**Input material:**
****************

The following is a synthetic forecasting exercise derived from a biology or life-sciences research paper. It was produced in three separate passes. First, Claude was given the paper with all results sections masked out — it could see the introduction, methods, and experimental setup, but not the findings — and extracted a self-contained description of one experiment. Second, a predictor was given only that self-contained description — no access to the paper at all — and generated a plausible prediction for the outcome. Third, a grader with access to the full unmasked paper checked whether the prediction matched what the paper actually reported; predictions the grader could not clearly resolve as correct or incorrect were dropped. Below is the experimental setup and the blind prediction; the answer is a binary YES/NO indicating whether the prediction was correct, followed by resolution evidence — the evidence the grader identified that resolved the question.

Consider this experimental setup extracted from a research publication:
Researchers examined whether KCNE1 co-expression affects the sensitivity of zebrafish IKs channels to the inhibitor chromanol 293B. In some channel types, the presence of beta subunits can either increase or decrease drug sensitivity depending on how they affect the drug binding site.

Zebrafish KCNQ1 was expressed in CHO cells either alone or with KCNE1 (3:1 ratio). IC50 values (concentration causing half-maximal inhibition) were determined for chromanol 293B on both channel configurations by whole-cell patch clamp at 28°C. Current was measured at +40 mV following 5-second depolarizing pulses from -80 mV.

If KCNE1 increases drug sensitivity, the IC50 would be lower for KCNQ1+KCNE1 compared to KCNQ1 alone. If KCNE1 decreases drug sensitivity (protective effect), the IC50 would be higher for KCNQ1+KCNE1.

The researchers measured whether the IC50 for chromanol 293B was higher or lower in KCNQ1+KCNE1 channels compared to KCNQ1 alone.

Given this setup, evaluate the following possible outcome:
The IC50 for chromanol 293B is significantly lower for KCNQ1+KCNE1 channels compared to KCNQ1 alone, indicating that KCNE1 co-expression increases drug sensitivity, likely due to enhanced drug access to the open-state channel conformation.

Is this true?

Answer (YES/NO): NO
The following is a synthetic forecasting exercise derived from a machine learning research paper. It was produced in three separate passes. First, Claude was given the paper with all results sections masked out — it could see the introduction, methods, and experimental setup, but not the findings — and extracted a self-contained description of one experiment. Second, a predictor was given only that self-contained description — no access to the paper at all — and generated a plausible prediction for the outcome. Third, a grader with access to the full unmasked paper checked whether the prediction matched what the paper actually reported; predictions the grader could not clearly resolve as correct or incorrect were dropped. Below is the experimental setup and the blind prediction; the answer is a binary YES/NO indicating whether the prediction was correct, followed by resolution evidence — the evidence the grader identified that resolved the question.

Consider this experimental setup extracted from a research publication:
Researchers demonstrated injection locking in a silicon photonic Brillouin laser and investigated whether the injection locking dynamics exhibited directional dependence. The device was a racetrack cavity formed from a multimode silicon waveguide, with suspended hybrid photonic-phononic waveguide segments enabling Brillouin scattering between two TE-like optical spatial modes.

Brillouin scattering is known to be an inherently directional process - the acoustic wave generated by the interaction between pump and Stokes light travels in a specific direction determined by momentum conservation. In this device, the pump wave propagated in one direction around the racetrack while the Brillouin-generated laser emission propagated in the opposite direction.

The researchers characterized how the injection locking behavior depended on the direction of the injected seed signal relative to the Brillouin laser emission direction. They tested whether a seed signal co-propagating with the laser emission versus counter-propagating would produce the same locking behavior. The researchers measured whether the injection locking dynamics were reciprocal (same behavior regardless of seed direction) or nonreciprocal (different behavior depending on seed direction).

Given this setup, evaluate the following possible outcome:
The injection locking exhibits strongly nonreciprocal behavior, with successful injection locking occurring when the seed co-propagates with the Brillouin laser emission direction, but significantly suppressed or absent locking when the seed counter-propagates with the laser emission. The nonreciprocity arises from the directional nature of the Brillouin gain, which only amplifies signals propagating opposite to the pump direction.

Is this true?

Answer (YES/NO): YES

****************

**Work required:** Your task is to transcribe the listing above in full, exactly as given.

**Answer box:**
The following is a synthetic forecasting exercise derived from a biology or life-sciences research paper. It was produced in three separate passes. First, Claude was given the paper with all results sections masked out — it could see the introduction, methods, and experimental setup, but not the findings — and extracted a self-contained description of one experiment. Second, a predictor was given only that self-contained description — no access to the paper at all — and generated a plausible prediction for the outcome. Third, a grader with access to the full unmasked paper checked whether the prediction matched what the paper actually reported; predictions the grader could not clearly resolve as correct or incorrect were dropped. Below is the experimental setup and the blind prediction; the answer is a binary YES/NO indicating whether the prediction was correct, followed by resolution evidence — the evidence the grader identified that resolved the question.

Consider this experimental setup extracted from a research publication:
Researchers examined whether KCNE1 co-expression affects the sensitivity of zebrafish IKs channels to the inhibitor chromanol 293B. In some channel types, the presence of beta subunits can either increase or decrease drug sensitivity depending on how they affect the drug binding site.

Zebrafish KCNQ1 was expressed in CHO cells either alone or with KCNE1 (3:1 ratio). IC50 values (concentration causing half-maximal inhibition) were determined for chromanol 293B on both channel configurations by whole-cell patch clamp at 28°C. Current was measured at +40 mV following 5-second depolarizing pulses from -80 mV.

If KCNE1 increases drug sensitivity, the IC50 would be lower for KCNQ1+KCNE1 compared to KCNQ1 alone. If KCNE1 decreases drug sensitivity (protective effect), the IC50 would be higher for KCNQ1+KCNE1.

The researchers measured whether the IC50 for chromanol 293B was higher or lower in KCNQ1+KCNE1 channels compared to KCNQ1 alone.

Given this setup, evaluate the following possible outcome:
The IC50 for chromanol 293B is significantly lower for KCNQ1+KCNE1 channels compared to KCNQ1 alone, indicating that KCNE1 co-expression increases drug sensitivity, likely due to enhanced drug access to the open-state channel conformation.

Is this true?

Answer (YES/NO): NO
The following is a synthetic forecasting exercise derived from a machine learning research paper. It was produced in three separate passes. First, Claude was given the paper with all results sections masked out — it could see the introduction, methods, and experimental setup, but not the findings — and extracted a self-contained description of one experiment. Second, a predictor was given only that self-contained description — no access to the paper at all — and generated a plausible prediction for the outcome. Third, a grader with access to the full unmasked paper checked whether the prediction matched what the paper actually reported; predictions the grader could not clearly resolve as correct or incorrect were dropped. Below is the experimental setup and the blind prediction; the answer is a binary YES/NO indicating whether the prediction was correct, followed by resolution evidence — the evidence the grader identified that resolved the question.

Consider this experimental setup extracted from a research publication:
Researchers demonstrated injection locking in a silicon photonic Brillouin laser and investigated whether the injection locking dynamics exhibited directional dependence. The device was a racetrack cavity formed from a multimode silicon waveguide, with suspended hybrid photonic-phononic waveguide segments enabling Brillouin scattering between two TE-like optical spatial modes.

Brillouin scattering is known to be an inherently directional process - the acoustic wave generated by the interaction between pump and Stokes light travels in a specific direction determined by momentum conservation. In this device, the pump wave propagated in one direction around the racetrack while the Brillouin-generated laser emission propagated in the opposite direction.

The researchers characterized how the injection locking behavior depended on the direction of the injected seed signal relative to the Brillouin laser emission direction. They tested whether a seed signal co-propagating with the laser emission versus counter-propagating would produce the same locking behavior. The researchers measured whether the injection locking dynamics were reciprocal (same behavior regardless of seed direction) or nonreciprocal (different behavior depending on seed direction).

Given this setup, evaluate the following possible outcome:
The injection locking exhibits strongly nonreciprocal behavior, with successful injection locking occurring when the seed co-propagates with the Brillouin laser emission direction, but significantly suppressed or absent locking when the seed counter-propagates with the laser emission. The nonreciprocity arises from the directional nature of the Brillouin gain, which only amplifies signals propagating opposite to the pump direction.

Is this true?

Answer (YES/NO): YES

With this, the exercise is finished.